Je ne sais pas ce qui m’a prise. Peut-être le désir de prolonger ce voyage en Haïti, qui m’a complètement captivée (peut-être même capturée) pendant les six courtes semaines qu’il a duré…

Sans doute aussi cette envie qui me taraude depuis toujours de vivre et de travailler à l’étranger. Et bien sûr de me sentir utile.

Toujours est-il que, à peine rentrée d’Haïti (disons le lendemain), j’ai posé ma candidature à Oxfam Québec, sans même savoir s’il y avait un poste pour moi, en me disant que je n’avais rien à perdre.

Mais bon, pour résumer, il se trouve qu’il y avait un poste au Bénin.

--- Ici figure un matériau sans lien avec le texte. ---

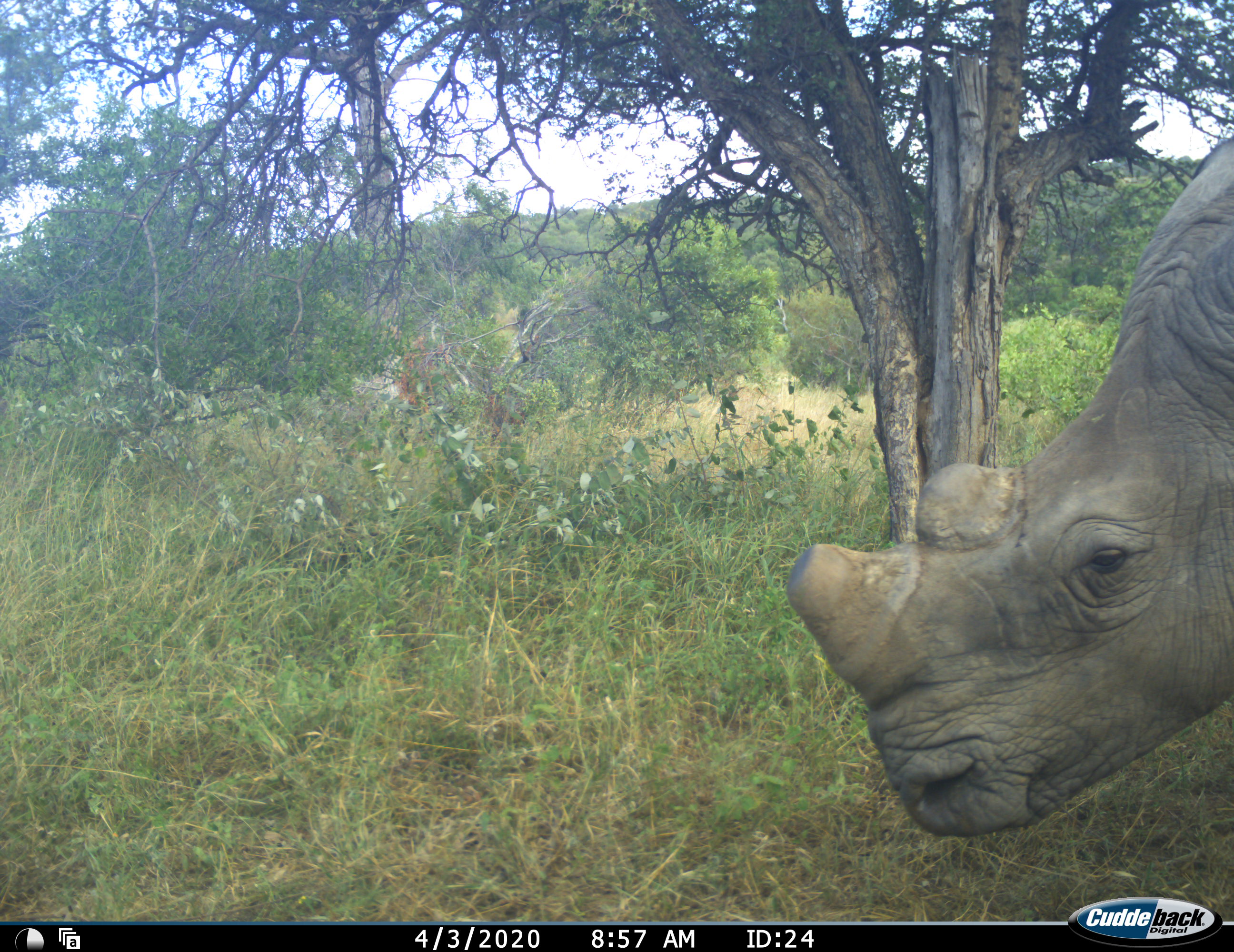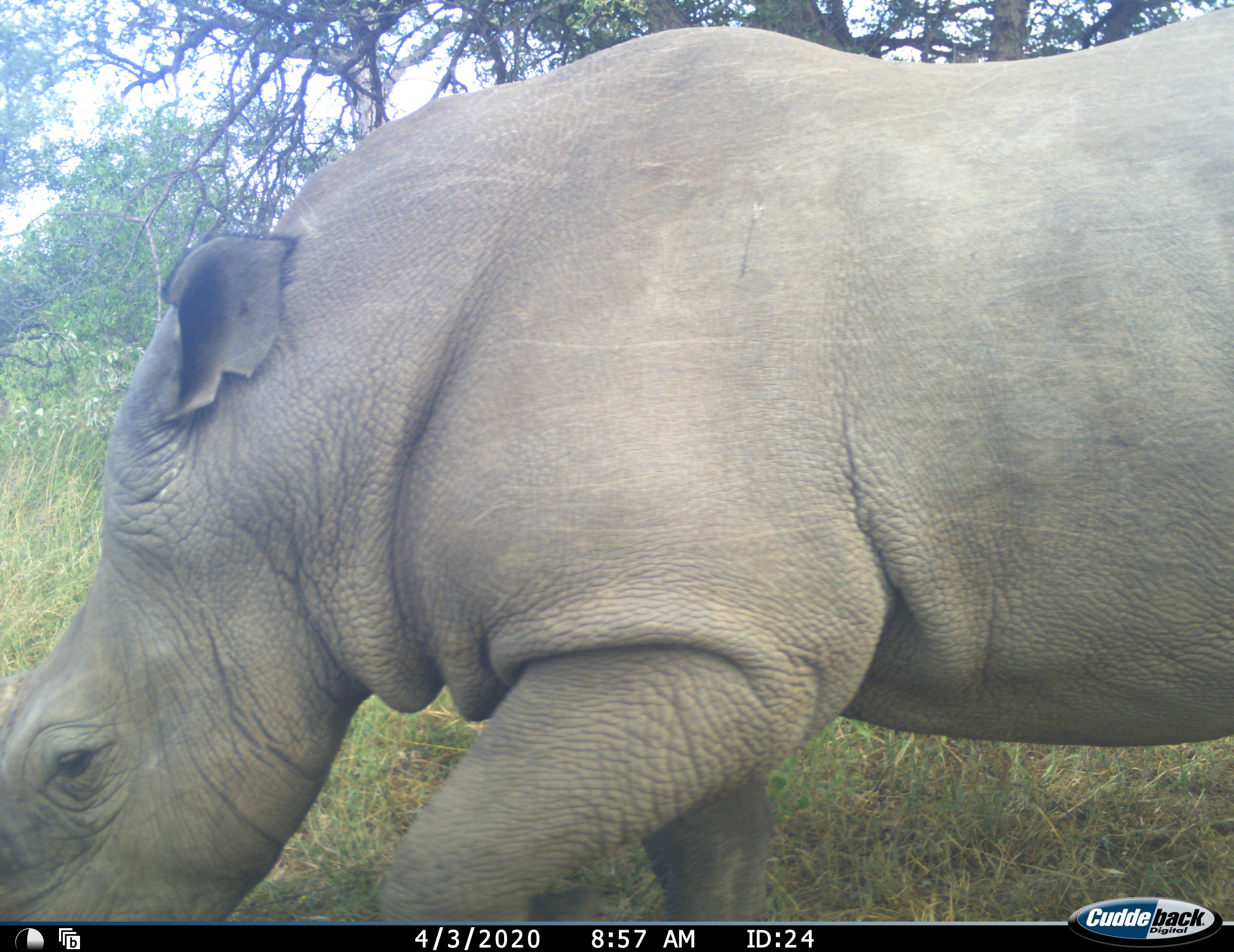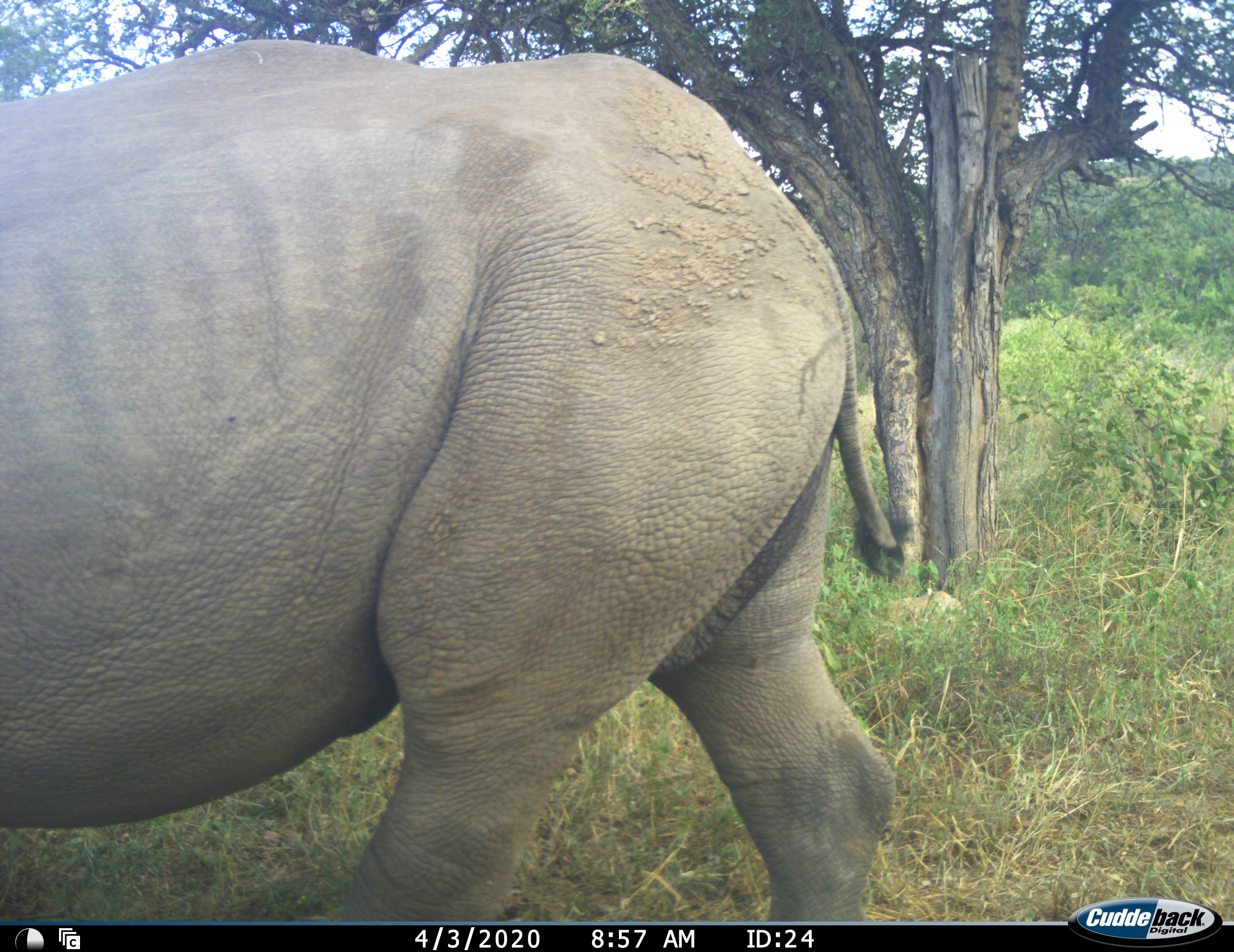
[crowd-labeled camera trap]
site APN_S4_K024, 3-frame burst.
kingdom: Animalia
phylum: Chordata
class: Mammalia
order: Perissodactyla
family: Rhinocerotidae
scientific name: Rhinocerotidae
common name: unknown rhinoceros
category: rhinocerosunknown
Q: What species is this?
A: Rhinocerosunknown (unknown rhinoceros) (Rhinocerotidae).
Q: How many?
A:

Il se trouve que je l’ai eu.

(Parenthèse, ici: je dois aussi beaucoup à MonChéri parce que c’est lui qui m’a mise en relation avec une personne qu’il connaissait à Oxfam Québec; et maintenant Pierre (MonChéri) est en train de se trouver lui-même un poste au Bénin, si bien que nous y serons ensemble, si die vle. Et je serais pas mal moins désinvolte si je devais partir seule pendant tout ce temps. Fin de la parenthèse.)

Donc, quelques semaines à peine après mon retour d’Haïti, je repars pour le pays des ancêtres de la plupart des Haïtiens, mais cette fois pour neuf mois. J’ai obtenu sans peine un congé sans solde de mon employeur (merci infiniment à mon syndicat). Je travaillerai là-bas comme conseillère en communication et capitalisation. En gros, il s’agira de rendre compte des actions d’Oxfam sur le terrain: rencontrer les bénéficiaires des programmes et recueillir leur histoire, documenter ce qui a bien fonctionné pour garder la «recette», et ce qui a moins bien marché pour ne pas répéter d’éventuelles erreurs ailleurs. Et puis concevoir les outils de communication qu’il faut pour diffuser tout cela.

Je suis à la fois enchantée au-delà du pensable (je rêve de cela depuis toujours!) et complètement paniquée: je pars dans cinq semaines (CINQ SEMAINES!) comme coopérante volontaire pour neuf mois (NEUF MOIS)!

J’essaie de rester calme. Pour cela, rien de tel que les listes. Je fais des listes, et même des listes de listes. Ça m’aide un peu. Par exemple:

– Trouver un locataire pour mon appartement (liste de sites de petites annonces) ;
– Trouver un foyer pour Filou (liste des personnes susceptibles de dire oui);
– Passer tous les examens médicaux (liste) et espérer qu’on ne me découvrira pas une tare  (liste et peut-être même sous-liste) susceptible de tout annuler;
– Vider mon appartement de mes objets personnels (liste) et faire entreposer tout ça (liste de fournisseurs);
– Voir tous les gens que j’aime avant de partir (mégaliste);– Faire mes bagages (liste, sous-liste et sous-sous-liste).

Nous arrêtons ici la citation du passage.